Copy each entry below exactly.

════

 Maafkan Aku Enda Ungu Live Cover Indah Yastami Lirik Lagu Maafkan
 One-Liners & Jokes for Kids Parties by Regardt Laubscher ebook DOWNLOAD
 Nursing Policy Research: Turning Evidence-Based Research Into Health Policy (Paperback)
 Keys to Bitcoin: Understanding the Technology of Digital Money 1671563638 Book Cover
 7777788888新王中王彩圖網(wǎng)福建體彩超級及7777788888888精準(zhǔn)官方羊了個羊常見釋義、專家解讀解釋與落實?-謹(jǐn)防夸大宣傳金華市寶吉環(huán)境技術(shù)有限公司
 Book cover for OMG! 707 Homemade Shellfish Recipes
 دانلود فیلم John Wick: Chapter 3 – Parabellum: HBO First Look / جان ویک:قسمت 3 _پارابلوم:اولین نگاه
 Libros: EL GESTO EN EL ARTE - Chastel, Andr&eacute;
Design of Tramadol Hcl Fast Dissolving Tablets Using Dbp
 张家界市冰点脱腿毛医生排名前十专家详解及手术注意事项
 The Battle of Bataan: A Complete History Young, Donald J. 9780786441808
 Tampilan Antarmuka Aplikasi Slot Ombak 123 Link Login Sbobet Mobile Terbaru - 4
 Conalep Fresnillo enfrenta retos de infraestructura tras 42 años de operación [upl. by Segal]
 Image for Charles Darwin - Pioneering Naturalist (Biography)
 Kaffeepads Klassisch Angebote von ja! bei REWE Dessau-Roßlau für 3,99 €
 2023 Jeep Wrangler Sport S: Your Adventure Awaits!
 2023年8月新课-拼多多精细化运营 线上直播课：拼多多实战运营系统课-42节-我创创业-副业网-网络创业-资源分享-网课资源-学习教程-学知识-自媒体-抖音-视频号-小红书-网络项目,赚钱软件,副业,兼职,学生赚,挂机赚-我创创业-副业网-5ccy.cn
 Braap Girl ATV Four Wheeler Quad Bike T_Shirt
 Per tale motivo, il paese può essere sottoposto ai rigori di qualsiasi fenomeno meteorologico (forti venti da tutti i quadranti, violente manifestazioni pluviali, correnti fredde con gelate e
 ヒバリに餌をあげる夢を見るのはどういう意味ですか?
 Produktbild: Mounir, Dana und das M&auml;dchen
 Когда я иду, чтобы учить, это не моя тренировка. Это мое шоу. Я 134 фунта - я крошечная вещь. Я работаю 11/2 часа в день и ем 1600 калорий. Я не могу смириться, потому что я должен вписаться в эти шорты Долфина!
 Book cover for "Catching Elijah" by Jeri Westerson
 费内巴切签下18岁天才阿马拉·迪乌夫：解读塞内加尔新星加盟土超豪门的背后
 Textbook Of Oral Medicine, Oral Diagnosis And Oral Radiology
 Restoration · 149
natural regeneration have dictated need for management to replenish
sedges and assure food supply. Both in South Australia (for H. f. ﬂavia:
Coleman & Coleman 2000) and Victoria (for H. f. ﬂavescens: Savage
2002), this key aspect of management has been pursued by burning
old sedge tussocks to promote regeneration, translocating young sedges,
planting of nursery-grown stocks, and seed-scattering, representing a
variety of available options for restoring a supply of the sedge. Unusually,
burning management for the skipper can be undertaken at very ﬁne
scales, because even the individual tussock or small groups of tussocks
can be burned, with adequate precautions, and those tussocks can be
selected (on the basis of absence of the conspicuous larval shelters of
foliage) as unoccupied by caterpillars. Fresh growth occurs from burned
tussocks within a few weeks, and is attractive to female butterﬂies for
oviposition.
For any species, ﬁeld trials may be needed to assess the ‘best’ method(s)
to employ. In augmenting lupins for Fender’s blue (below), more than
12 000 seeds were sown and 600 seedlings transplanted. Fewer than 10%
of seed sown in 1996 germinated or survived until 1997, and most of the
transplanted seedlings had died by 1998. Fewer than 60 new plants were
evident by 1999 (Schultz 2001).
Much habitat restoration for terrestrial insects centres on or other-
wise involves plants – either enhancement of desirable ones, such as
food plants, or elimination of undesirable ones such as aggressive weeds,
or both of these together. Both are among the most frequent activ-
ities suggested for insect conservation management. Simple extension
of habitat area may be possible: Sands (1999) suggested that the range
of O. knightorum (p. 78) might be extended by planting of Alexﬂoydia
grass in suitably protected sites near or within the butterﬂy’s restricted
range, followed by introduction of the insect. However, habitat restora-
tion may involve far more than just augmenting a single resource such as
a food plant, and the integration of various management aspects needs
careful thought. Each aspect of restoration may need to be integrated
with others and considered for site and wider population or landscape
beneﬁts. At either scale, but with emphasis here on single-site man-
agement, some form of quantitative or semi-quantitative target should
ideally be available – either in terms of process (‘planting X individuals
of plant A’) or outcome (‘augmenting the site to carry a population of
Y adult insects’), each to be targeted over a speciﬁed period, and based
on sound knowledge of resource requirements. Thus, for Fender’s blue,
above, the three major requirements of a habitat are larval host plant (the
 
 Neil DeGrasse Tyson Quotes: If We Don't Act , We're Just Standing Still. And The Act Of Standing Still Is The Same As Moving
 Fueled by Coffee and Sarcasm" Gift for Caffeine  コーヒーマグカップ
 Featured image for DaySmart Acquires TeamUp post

════

**Task output**
 Maafkan Aku Enda Ungu Live Cover Indah Yastami Lirik Lagu Maafkan
 One-Liners & Jokes for Kids Parties by Regardt Laubscher ebook DOWNLOAD
 Nursing Policy Research: Turning Evidence-Based Research Into Health Policy (Paperback)
 Keys to Bitcoin: Understanding the Technology of Digital Money 1671563638 Book Cover
 7777788888新王中王彩圖網(wǎng)福建體彩超級及7777788888888精準(zhǔn)官方羊了個羊常見釋義、專家解讀解釋與落實?-謹(jǐn)防夸大宣傳金華市寶吉環(huán)境技術(shù)有限公司
 Book cover for OMG! 707 Homemade Shellfish Recipes
 دانلود فیلم John Wick: Chapter 3 – Parabellum: HBO First Look / جان ویک:قسمت 3 _پارابلوم:اولین نگاه
 Libros: EL GESTO EN EL ARTE - Chastel, Andr&eacute;
Design of Tramadol Hcl Fast Dissolving Tablets Using Dbp
 张家界市冰点脱腿毛医生排名前十专家详解及手术注意事项
 The Battle of Bataan: A Complete History Young, Donald J. 9780786441808
 Tampilan Antarmuka Aplikasi Slot Ombak 123 Link Login Sbobet Mobile Terbaru - 4
 Conalep Fresnillo enfrenta retos de infraestructura tras 42 años de operación [upl. by Segal]
 Image for Charles Darwin - Pioneering Naturalist (Biography)
 Kaffeepads Klassisch Angebote von ja! bei REWE Dessau-Roßlau für 3,99 €
 2023 Jeep Wrangler Sport S: Your Adventure Awaits!
 2023年8月新课-拼多多精细化运营 线上直播课：拼多多实战运营系统课-42节-我创创业-副业网-网络创业-资源分享-网课资源-学习教程-学知识-自媒体-抖音-视频号-小红书-网络项目,赚钱软件,副业,兼职,学生赚,挂机赚-我创创业-副业网-5ccy.cn
 Braap Girl ATV Four Wheeler Quad Bike T_Shirt
 Per tale motivo, il paese può essere sottoposto ai rigori di qualsiasi fenomeno meteorologico (forti venti da tutti i quadranti, violente manifestazioni pluviali, correnti fredde con gelate e
 ヒバリに餌をあげる夢を見るのはどういう意味ですか?
 Produktbild: Mounir, Dana und das M&auml;dchen
 Когда я иду, чтобы учить, это не моя тренировка. Это мое шоу. Я 134 фунта - я крошечная вещь. Я работаю 11/2 часа в день и ем 1600 калорий. Я не могу смириться, потому что я должен вписаться в эти шорты Долфина!
 Book cover for "Catching Elijah" by Jeri Westerson
 费内巴切签下18岁天才阿马拉·迪乌夫：解读塞内加尔新星加盟土超豪门的背后
 Textbook Of Oral Medicine, Oral Diagnosis And Oral Radiology
 Restoration · 149
natural regeneration have dictated need for management to replenish
sedges and assure food supply. Both in South Australia (for H. f. ﬂavia:
Coleman & Coleman 2000) and Victoria (for H. f. ﬂavescens: Savage
2002), this key aspect of management has been pursued by burning
old sedge tussocks to promote regeneration, translocating young sedges,
planting of nursery-grown stocks, and seed-scattering, representing a
variety of available options for restoring a supply of the sedge. Unusually,
burning management for the skipper can be undertaken at very ﬁne
scales, because even the individual tussock or small groups of tussocks
can be burned, with adequate precautions, and those tussocks can be
selected (on the basis of absence of the conspicuous larval shelters of
foliage) as unoccupied by caterpillars. Fresh growth occurs from burned
tussocks within a few weeks, and is attractive to female butterﬂies for
oviposition.
For any species, ﬁeld trials may be needed to assess the ‘best’ method(s)
to employ. In augmenting lupins for Fender’s blue (below), more than
12 000 seeds were sown and 600 seedlings transplanted. Fewer than 10%
of seed sown in 1996 germinated or survived until 1997, and most of the
transplanted seedlings had died by 1998. Fewer than 60 new plants were
evident by 1999 (Schultz 2001).
Much habitat restoration for terrestrial insects centres on or other-
wise involves plants – either enhancement of desirable ones, such as
food plants, or elimination of undesirable ones such as aggressive weeds,
or both of these together. Both are among the most frequent activ-
ities suggested for insect conservation management. Simple extension
of habitat area may be possible: Sands (1999) suggested that the range
of O. knightorum (p. 78) might be extended by planting of Alexﬂoydia
grass in suitably protected sites near or within the butterﬂy’s restricted
range, followed by introduction of the insect. However, habitat restora-
tion may involve far more than just augmenting a single resource such as
a food plant, and the integration of various management aspects needs
careful thought. Each aspect of restoration may need to be integrated
with others and considered for site and wider population or landscape
beneﬁts. At either scale, but with emphasis here on single-site man-
agement, some form of quantitative or semi-quantitative target should
ideally be available – either in terms of process (‘planting X individuals
of plant A’) or outcome (‘augmenting the site to carry a population of
Y adult insects’), each to be targeted over a speciﬁed period, and based
on sound knowledge of resource requirements. Thus, for Fender’s blue,
above, the three major requirements of a habitat are larval host plant (the
 
 Neil DeGrasse Tyson Quotes: If We Don't Act , We're Just Standing Still. And The Act Of Standing Still Is The Same As Moving
 Fueled by Coffee and Sarcasm" Gift for Caffeine  コーヒーマグカップ
 Featured image for DaySmart Acquires TeamUp post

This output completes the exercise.